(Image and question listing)
- - -
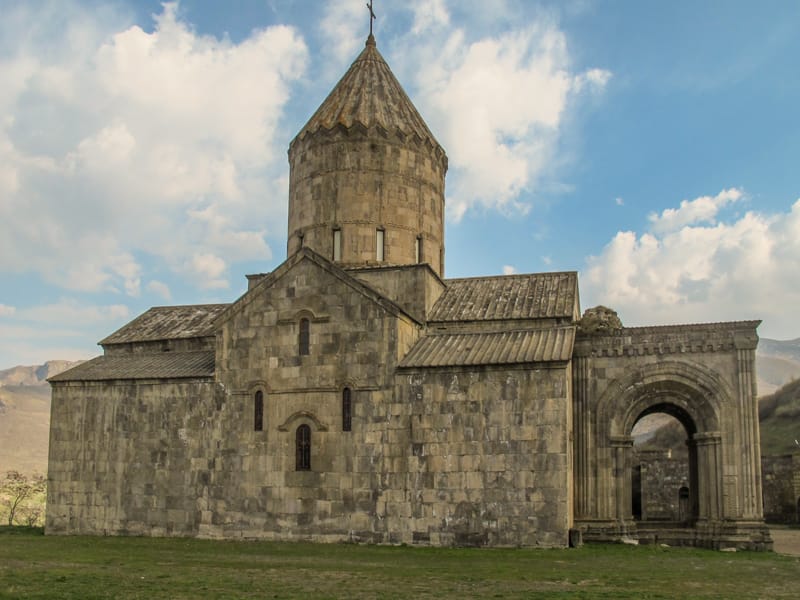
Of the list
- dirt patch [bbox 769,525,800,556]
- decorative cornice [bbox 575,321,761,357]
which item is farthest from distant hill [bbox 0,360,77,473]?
decorative cornice [bbox 575,321,761,357]

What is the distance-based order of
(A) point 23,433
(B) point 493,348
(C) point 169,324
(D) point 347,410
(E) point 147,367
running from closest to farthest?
(B) point 493,348
(D) point 347,410
(E) point 147,367
(C) point 169,324
(A) point 23,433

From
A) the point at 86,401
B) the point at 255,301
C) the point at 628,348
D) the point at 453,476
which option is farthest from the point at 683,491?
the point at 86,401

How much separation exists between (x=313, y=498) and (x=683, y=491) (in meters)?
19.3

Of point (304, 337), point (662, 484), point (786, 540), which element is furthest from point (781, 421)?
point (304, 337)

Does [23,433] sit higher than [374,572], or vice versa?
[23,433]

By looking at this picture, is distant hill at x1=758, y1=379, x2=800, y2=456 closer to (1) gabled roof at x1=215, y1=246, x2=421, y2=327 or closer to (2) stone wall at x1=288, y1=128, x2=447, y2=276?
(2) stone wall at x1=288, y1=128, x2=447, y2=276

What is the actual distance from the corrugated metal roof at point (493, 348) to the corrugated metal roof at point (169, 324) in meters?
8.04

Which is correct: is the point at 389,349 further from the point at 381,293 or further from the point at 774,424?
the point at 774,424

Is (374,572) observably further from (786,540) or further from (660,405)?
(786,540)

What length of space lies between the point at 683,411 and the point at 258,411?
38.4 ft

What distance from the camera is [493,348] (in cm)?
2312

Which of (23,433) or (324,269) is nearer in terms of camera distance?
(324,269)

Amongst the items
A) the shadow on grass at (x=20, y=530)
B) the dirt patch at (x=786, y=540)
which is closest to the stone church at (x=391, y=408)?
the shadow on grass at (x=20, y=530)

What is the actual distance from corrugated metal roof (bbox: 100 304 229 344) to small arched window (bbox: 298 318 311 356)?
5.17 metres
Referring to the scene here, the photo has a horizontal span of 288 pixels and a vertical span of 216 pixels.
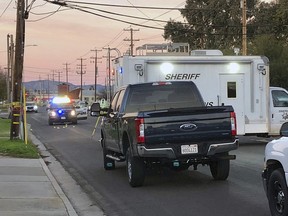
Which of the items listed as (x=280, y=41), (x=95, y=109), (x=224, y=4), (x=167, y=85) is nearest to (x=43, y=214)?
(x=167, y=85)

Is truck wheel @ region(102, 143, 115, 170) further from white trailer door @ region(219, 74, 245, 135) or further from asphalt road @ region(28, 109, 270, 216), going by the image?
white trailer door @ region(219, 74, 245, 135)

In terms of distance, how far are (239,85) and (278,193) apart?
12.4 meters

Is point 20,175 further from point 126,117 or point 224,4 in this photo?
point 224,4

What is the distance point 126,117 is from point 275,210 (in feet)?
14.2

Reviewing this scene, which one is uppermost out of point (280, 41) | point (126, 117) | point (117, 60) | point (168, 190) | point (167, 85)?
point (280, 41)

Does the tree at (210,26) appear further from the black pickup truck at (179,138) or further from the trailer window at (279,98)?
the black pickup truck at (179,138)

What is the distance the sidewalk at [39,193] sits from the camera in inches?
311

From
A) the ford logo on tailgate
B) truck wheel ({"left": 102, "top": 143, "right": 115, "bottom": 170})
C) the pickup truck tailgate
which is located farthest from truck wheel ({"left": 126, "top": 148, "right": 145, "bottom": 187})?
truck wheel ({"left": 102, "top": 143, "right": 115, "bottom": 170})

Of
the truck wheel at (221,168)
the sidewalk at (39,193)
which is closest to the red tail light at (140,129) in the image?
the sidewalk at (39,193)

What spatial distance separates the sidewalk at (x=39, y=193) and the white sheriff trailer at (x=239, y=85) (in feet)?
21.4

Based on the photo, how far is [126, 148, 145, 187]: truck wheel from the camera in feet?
32.3

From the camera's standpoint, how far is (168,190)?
32.0 feet

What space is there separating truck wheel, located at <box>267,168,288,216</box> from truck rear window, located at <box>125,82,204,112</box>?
491 centimetres

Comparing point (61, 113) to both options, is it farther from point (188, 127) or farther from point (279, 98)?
point (188, 127)
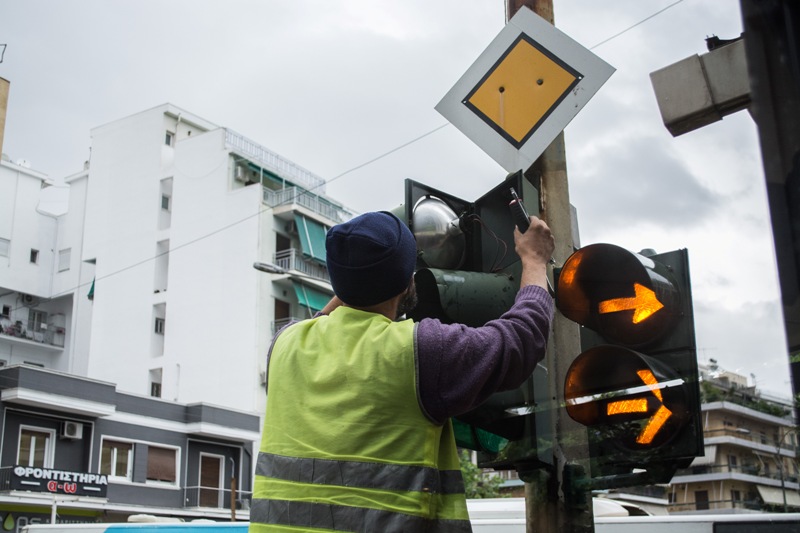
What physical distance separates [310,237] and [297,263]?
163cm

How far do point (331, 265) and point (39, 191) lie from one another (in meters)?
50.2

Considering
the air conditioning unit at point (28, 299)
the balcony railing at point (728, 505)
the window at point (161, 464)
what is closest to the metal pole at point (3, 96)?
the window at point (161, 464)

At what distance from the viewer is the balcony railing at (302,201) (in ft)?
141

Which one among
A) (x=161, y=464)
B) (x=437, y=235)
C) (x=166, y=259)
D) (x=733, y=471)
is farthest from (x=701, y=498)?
(x=166, y=259)

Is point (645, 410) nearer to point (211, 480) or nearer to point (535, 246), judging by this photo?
point (535, 246)

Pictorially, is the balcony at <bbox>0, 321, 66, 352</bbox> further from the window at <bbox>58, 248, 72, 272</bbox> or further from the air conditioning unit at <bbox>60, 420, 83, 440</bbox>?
the air conditioning unit at <bbox>60, 420, 83, 440</bbox>

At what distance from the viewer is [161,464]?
34062mm

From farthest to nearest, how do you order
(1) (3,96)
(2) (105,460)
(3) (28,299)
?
1. (3) (28,299)
2. (2) (105,460)
3. (1) (3,96)

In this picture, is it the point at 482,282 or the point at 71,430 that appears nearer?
the point at 482,282

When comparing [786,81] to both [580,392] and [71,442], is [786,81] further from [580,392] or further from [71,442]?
[71,442]

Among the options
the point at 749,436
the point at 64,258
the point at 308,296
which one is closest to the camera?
the point at 749,436

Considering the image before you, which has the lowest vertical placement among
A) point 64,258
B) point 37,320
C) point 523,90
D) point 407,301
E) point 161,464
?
point 407,301

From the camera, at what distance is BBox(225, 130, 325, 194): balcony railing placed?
146 ft

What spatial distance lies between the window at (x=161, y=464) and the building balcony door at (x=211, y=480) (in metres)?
1.32
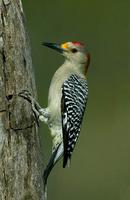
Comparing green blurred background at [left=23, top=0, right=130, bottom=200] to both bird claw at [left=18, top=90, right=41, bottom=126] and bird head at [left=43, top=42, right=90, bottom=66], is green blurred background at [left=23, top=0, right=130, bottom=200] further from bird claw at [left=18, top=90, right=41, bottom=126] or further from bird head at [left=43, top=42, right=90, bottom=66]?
bird claw at [left=18, top=90, right=41, bottom=126]

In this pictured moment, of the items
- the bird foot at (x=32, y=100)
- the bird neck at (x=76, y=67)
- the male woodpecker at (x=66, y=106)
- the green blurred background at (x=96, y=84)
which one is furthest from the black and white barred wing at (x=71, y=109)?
the green blurred background at (x=96, y=84)

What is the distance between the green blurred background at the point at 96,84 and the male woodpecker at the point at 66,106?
2.28 ft

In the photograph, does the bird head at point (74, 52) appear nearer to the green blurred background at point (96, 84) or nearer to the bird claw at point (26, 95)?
the green blurred background at point (96, 84)

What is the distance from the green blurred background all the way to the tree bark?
5.45ft

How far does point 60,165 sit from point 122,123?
2.05 ft

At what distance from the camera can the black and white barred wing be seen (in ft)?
16.7

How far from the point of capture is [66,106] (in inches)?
209

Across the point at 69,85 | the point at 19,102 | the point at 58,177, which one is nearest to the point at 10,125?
the point at 19,102

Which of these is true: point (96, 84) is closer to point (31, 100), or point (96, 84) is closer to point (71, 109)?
point (71, 109)

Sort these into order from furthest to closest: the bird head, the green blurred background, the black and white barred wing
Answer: the green blurred background → the bird head → the black and white barred wing

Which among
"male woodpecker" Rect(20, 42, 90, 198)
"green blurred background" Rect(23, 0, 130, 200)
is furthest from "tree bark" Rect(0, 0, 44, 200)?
"green blurred background" Rect(23, 0, 130, 200)

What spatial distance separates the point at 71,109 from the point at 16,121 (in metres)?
0.80

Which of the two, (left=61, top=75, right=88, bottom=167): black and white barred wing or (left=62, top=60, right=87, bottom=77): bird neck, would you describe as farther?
(left=62, top=60, right=87, bottom=77): bird neck

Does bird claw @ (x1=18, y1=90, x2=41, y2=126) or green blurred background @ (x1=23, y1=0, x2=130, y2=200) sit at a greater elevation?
bird claw @ (x1=18, y1=90, x2=41, y2=126)
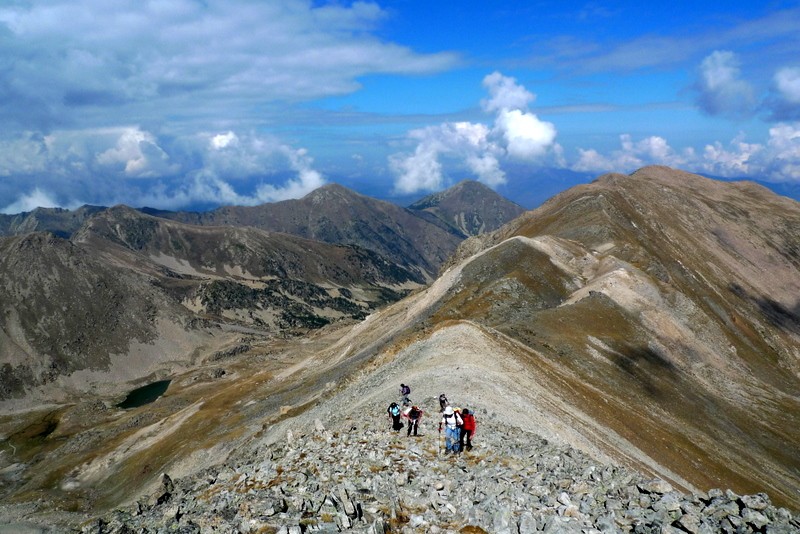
- - -
» Given request
Convert the listing from the line containing "Does bird claw" through the end of the listing into a two-column CSV with the headers input and output. Give one row per item, with its text and its answer each in a single quoted field and line breaks replaced by spaces, and leave out any pictures.

» Answer to the exercise
input,output
"Does bird claw @ (x1=18, y1=90, x2=41, y2=126) or green blurred background @ (x1=23, y1=0, x2=130, y2=200) sit at a greater elevation?","bird claw @ (x1=18, y1=90, x2=41, y2=126)"